Challenge A: List every person named in the extract.
Challenge B: Summarize the extract about Harold Perry in two sentences.
Challenge C: According to the extract, how much public money did Perry spend on forensic detectives?

Extract:
########

It's no secret that Perry raised about $65,000 for Chretien's first leadership bid. Of the minister's and wife's denials, Perry says: "I will take a lie detector test if they will go and take lie detector tests. And let's let the lie detector tests stand on their own."

Love him or loathe him, Perry is big enough to own up to his mistakes.

To detractors who lament that he spent $100,000 of public money from the Harbour Commission purse on forensic detectives to track down any possible link between waterfront developers, the city and federal politicians, he admits he goofed.

"Yeah, they got me on the detective one," he conceded in a National Post story. "It's my Achilles heel. It was a debacle, but I was trying to prove that millions of dollars went to developers and back to politicians. They couldn't prove it."

It's only been three months since the Toronto Harbour Commission was replaced by the new Toronto Port Authority and two months since Robert Wright, a Liberal fundraiser and former law partner of Jean Chretien, replaced Harold Perry.

########

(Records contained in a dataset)
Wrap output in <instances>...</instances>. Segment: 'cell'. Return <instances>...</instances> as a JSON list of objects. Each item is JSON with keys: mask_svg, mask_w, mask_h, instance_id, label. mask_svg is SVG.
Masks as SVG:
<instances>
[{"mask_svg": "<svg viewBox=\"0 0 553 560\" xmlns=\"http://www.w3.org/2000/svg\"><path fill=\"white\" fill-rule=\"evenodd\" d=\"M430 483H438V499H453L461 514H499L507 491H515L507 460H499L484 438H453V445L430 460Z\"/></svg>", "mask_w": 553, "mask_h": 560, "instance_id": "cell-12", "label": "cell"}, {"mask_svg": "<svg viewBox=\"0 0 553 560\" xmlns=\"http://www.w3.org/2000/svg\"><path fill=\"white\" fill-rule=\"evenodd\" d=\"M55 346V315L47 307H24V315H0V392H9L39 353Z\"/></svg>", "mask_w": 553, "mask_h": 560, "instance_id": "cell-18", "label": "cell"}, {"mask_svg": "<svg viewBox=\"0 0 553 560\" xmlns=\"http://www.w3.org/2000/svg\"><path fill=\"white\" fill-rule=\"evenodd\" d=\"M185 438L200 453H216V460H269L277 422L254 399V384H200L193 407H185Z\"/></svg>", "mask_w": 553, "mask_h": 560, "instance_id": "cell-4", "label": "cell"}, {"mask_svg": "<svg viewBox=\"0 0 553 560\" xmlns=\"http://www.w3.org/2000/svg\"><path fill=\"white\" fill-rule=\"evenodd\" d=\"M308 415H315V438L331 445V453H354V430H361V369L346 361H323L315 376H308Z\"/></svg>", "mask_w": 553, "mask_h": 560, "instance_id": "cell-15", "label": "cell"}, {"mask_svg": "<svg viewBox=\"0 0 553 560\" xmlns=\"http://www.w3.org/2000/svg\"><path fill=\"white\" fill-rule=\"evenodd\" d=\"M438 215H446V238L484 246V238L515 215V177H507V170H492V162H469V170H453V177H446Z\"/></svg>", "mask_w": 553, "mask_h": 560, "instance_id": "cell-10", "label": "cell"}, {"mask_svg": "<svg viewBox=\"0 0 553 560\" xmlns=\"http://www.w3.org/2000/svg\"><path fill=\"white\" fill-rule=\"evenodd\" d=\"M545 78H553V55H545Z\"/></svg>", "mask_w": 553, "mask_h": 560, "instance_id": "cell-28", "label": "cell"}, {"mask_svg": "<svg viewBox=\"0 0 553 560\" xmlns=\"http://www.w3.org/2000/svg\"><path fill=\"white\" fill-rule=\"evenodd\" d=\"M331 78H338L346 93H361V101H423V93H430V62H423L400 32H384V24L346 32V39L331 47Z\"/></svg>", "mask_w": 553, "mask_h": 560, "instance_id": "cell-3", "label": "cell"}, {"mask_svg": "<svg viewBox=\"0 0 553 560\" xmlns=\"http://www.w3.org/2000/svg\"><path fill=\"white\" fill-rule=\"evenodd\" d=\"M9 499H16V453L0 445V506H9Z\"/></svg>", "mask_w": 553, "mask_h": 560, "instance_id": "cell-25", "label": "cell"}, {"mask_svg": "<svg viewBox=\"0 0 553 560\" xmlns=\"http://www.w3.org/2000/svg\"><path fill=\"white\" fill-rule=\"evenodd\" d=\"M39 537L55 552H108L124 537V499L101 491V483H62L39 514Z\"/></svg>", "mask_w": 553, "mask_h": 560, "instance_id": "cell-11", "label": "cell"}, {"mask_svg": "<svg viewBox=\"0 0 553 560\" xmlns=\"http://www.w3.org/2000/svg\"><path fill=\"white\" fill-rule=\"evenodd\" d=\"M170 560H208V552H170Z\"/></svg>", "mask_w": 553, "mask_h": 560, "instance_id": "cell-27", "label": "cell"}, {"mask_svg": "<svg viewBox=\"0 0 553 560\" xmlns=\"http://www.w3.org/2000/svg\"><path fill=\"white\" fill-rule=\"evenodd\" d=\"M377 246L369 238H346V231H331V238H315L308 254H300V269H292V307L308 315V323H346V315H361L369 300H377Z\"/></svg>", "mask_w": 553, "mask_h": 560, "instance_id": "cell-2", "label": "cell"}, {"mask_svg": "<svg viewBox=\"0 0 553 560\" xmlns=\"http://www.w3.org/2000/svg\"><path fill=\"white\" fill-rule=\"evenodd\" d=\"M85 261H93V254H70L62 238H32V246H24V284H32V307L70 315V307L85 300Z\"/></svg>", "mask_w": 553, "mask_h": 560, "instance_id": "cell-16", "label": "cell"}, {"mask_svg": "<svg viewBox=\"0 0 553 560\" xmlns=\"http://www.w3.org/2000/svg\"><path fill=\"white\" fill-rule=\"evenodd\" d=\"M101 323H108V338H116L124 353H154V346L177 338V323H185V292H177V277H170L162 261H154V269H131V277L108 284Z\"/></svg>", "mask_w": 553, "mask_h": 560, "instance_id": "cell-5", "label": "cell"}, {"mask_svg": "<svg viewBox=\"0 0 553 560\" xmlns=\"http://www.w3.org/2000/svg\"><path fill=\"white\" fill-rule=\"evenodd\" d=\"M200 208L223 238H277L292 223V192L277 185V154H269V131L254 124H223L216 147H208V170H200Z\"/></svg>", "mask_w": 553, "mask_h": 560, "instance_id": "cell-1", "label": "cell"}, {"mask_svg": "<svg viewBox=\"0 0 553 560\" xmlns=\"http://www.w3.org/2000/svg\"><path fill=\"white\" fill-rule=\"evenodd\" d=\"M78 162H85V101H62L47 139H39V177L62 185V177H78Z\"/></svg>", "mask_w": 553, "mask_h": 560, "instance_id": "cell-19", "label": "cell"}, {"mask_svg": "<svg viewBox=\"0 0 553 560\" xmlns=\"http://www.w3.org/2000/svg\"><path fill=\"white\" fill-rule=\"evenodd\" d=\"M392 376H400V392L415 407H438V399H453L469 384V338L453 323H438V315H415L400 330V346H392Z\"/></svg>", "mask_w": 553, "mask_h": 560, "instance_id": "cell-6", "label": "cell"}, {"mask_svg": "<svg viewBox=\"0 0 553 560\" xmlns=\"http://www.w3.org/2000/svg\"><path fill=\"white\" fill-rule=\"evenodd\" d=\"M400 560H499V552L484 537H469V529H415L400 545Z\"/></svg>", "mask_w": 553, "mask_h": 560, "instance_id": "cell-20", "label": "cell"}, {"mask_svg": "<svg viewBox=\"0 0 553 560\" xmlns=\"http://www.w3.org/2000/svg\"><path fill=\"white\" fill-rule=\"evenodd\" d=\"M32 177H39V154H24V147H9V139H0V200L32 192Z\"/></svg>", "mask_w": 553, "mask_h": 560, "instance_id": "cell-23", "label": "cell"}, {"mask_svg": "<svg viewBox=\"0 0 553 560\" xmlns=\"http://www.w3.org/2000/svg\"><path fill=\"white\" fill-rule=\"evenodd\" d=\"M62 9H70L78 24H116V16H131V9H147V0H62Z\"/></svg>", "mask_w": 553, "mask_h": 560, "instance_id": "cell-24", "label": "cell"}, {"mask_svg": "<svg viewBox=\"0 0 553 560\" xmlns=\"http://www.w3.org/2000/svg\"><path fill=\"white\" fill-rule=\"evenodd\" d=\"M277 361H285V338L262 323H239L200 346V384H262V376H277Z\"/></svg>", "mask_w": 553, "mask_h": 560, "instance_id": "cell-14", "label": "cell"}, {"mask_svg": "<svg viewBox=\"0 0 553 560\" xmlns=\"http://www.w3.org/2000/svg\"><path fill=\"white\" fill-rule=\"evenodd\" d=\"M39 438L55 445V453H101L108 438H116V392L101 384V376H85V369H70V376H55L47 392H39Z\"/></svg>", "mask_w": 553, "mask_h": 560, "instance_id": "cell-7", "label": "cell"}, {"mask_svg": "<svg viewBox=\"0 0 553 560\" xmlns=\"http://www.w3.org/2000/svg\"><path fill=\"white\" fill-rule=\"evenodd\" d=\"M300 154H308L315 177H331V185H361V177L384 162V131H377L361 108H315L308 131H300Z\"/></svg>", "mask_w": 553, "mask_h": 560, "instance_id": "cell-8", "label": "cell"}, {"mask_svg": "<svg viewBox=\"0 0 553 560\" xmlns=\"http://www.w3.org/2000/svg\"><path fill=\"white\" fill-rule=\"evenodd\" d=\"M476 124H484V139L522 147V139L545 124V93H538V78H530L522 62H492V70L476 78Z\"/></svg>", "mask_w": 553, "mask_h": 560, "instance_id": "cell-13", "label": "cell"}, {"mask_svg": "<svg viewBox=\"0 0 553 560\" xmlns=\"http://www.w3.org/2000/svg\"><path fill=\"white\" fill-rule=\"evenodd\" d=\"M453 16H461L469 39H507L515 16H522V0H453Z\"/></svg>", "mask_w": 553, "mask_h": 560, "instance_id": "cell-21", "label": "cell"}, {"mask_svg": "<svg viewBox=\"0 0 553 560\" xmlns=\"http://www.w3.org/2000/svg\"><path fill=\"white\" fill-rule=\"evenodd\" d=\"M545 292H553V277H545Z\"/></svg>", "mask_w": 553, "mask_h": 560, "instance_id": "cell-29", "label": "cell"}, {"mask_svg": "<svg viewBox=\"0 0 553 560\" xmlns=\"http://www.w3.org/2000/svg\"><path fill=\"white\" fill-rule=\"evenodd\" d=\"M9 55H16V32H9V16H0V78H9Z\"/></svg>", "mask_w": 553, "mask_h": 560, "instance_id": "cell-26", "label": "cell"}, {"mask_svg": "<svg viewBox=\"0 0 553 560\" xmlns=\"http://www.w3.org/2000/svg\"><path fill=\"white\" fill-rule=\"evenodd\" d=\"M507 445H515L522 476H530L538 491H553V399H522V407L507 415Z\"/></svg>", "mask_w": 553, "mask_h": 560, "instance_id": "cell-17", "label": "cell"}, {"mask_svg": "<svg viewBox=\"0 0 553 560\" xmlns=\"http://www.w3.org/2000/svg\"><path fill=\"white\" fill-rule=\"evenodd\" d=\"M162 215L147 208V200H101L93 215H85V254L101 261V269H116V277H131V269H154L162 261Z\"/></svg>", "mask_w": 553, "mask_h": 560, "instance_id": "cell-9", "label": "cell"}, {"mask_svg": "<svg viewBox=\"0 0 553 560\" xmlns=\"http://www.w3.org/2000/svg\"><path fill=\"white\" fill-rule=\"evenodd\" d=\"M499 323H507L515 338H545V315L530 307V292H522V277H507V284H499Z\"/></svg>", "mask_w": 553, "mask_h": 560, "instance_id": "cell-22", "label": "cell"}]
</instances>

########

Written solution A: Perry (Harold Perry), Chretien (Jean Chretien), Robert Wright

Written solution B: Harold Perry, who raised about $65,000 for Chretien's first leadership bid, admits he goofed in spending $100,000 of Harbour Commission money on forensic detectives, who could not prove any link between waterfront developers and politicians. The Toronto Harbour Commission was replaced by the Toronto Port Authority three months ago, and Robert Wright, a Liberal fundraiser and former law partner of Jean Chretien, replaced Perry two months ago.

Written solution C: $100,000 from the Harbour Commission purse.